Records shown —
------------------------

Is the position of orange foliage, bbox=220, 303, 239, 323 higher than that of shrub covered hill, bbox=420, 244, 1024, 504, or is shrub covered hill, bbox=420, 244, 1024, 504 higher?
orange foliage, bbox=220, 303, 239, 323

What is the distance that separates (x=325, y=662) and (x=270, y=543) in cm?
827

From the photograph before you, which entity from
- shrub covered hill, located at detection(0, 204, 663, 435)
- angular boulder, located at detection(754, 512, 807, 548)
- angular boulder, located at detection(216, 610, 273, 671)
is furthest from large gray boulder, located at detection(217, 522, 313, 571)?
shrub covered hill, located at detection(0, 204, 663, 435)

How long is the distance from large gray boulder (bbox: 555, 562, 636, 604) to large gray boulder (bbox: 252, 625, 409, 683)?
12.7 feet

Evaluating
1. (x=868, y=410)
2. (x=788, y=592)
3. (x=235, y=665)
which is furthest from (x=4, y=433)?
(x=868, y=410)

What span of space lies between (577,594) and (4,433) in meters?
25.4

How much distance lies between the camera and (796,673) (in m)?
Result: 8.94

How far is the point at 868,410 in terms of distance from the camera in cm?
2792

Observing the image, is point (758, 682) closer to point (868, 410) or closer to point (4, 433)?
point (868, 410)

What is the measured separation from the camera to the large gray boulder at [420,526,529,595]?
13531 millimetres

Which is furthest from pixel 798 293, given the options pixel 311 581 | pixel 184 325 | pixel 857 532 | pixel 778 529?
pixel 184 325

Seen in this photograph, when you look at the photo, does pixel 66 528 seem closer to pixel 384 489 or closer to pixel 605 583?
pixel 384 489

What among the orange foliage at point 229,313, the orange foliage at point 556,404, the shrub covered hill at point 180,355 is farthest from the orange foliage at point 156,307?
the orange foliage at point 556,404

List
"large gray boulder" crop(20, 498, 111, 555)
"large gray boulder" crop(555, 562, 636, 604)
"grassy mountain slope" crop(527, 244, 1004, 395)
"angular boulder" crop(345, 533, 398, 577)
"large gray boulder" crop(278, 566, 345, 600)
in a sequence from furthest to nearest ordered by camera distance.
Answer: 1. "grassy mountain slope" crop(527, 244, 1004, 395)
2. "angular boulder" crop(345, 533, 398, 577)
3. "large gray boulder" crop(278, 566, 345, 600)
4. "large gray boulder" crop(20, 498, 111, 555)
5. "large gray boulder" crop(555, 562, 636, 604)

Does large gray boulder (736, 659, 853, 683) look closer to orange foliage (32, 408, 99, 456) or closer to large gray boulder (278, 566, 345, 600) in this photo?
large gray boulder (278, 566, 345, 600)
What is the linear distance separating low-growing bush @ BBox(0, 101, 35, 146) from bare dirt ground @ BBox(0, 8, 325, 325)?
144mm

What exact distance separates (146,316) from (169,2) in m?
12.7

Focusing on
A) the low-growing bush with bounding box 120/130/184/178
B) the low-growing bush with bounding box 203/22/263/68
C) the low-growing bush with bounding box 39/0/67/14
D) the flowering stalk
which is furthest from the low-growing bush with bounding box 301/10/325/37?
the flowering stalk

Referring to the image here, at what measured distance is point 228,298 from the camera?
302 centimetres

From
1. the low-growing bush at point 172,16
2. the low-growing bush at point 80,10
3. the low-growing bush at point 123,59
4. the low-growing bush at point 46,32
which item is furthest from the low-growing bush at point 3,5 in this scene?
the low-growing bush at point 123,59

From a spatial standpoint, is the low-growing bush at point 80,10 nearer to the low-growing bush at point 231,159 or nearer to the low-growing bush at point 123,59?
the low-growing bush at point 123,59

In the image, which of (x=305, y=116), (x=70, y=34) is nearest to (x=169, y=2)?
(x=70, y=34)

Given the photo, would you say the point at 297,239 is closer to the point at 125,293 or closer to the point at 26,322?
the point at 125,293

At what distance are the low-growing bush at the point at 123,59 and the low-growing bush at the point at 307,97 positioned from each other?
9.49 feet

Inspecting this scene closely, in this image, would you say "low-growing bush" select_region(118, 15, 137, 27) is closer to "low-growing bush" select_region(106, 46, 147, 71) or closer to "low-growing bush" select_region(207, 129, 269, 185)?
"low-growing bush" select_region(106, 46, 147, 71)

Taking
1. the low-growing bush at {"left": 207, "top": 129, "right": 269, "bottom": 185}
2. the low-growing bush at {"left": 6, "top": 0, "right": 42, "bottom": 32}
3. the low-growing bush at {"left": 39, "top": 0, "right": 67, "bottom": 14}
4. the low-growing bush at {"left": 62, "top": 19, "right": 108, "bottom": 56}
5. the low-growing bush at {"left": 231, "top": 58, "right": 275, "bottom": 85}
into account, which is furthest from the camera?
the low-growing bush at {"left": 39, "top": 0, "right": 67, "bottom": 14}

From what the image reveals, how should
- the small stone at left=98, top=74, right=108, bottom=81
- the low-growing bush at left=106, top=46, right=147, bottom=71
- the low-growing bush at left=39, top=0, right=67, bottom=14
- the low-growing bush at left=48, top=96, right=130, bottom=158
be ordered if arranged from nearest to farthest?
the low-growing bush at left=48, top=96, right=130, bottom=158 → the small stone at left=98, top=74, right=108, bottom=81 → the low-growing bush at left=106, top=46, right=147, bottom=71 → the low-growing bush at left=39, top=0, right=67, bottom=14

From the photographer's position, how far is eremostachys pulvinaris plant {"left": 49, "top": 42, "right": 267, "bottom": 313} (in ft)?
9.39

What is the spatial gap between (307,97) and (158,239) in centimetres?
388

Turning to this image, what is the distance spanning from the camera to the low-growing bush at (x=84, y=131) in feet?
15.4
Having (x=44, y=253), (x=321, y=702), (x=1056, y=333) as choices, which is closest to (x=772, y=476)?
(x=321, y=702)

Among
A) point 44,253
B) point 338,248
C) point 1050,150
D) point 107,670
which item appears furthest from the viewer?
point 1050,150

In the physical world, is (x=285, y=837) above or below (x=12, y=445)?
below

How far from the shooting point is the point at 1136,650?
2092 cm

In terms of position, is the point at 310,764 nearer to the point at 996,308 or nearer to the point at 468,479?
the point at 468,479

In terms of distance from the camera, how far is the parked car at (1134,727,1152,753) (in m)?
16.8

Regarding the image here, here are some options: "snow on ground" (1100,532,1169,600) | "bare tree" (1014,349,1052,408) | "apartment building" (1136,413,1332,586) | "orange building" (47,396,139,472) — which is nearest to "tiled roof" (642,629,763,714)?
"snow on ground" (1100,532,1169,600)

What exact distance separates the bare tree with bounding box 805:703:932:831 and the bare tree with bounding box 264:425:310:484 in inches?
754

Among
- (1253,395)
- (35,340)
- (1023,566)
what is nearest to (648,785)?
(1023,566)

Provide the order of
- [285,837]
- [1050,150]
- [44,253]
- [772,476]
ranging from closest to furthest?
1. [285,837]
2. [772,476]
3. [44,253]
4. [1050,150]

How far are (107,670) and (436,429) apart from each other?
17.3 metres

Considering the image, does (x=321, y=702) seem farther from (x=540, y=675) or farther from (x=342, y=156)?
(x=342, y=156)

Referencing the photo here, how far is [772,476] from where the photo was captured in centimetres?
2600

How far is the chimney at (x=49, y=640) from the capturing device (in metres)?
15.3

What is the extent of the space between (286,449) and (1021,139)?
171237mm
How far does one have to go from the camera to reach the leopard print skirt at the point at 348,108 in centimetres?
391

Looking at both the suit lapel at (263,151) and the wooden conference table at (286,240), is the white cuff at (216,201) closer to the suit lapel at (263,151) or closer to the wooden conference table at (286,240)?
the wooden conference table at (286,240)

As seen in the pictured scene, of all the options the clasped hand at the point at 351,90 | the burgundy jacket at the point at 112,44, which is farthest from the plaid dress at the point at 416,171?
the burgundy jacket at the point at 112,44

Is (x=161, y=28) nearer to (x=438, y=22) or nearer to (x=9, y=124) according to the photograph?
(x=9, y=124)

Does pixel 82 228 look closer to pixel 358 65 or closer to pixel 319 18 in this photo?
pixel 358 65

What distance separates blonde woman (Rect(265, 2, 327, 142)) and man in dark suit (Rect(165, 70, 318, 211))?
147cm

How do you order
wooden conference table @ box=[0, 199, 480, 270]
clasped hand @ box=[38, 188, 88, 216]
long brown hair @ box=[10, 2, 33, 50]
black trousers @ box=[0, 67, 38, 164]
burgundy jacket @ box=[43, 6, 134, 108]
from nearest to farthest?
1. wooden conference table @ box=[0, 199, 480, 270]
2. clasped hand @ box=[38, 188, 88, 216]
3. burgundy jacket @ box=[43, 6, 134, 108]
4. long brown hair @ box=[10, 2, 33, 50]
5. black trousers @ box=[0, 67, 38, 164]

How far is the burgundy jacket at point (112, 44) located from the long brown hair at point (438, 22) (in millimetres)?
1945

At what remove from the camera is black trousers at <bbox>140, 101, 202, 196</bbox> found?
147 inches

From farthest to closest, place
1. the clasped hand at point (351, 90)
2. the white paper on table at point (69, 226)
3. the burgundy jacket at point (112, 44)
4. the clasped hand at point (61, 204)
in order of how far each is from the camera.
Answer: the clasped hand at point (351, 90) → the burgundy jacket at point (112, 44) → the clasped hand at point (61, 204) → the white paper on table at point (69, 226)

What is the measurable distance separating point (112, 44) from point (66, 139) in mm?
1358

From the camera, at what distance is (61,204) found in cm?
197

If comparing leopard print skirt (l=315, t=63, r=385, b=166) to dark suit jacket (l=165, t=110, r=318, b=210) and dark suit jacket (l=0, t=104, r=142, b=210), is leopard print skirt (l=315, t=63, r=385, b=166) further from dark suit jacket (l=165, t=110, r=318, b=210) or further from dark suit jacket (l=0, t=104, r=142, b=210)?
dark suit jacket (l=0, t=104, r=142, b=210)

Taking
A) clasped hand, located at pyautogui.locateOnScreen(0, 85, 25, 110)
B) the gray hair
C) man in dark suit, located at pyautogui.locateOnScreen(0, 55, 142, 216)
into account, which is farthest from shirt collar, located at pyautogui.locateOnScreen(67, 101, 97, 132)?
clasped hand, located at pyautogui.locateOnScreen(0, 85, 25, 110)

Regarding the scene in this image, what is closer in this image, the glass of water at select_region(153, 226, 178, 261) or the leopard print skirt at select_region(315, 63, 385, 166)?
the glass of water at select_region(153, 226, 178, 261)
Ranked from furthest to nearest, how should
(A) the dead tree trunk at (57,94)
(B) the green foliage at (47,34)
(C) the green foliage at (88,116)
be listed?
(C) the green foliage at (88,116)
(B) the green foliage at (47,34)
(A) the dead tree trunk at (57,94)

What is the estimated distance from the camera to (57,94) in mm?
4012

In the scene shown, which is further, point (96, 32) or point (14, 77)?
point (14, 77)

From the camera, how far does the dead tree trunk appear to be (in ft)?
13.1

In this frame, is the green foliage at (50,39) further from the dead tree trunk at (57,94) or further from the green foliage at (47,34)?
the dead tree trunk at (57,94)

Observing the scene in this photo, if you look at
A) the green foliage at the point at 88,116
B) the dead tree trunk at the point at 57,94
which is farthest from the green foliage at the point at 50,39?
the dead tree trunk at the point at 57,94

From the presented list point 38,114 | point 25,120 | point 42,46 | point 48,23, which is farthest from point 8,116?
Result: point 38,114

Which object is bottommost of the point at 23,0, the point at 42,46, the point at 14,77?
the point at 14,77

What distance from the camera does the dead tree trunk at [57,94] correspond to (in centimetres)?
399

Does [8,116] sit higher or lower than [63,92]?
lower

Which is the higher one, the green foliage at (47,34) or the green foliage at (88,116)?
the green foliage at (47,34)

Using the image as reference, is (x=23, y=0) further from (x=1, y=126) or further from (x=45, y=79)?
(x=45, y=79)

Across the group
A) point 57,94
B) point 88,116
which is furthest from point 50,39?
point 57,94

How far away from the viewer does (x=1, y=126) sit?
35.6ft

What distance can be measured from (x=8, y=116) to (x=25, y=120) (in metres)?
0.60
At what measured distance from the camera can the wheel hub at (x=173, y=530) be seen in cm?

------------------------

Exercise instructions — Can you copy out the rows word for word, starting at the line that contains "In this frame, is" and ending at the last line of the rows?

Output of the task —
In this frame, is the green foliage at (50,39) further from the dead tree trunk at (57,94) or further from the green foliage at (47,34)?
the dead tree trunk at (57,94)

Observing the scene in this photo, if you look at
A) the green foliage at the point at 88,116
B) the dead tree trunk at the point at 57,94
which is farthest from the green foliage at the point at 50,39?
the dead tree trunk at the point at 57,94

From the presented list point 38,114 | point 25,120 | point 42,46 | point 48,23, which is farthest from point 8,116?
Result: point 38,114

Which object is bottommost of the point at 23,0, the point at 42,46, the point at 14,77?
the point at 14,77

What distance from the camera does the dead tree trunk at [57,94] correspond to (in centimetres)?
399

Does [8,116] sit higher or lower than [63,92]?
lower

Which is the higher one, the green foliage at (47,34) or the green foliage at (88,116)?
the green foliage at (47,34)

Using the image as reference, is (x=23, y=0) further from (x=1, y=126) or further from (x=45, y=79)?
(x=45, y=79)

Across the group
A) point 57,94
B) point 88,116
which is furthest from point 50,39?
point 57,94

How far away from the viewer does (x=1, y=126) sit?
35.6ft

What distance can be measured from (x=8, y=116) to (x=25, y=120) (in metres)?
0.60
At what measured distance from the camera can the wheel hub at (x=173, y=530) be seen in cm?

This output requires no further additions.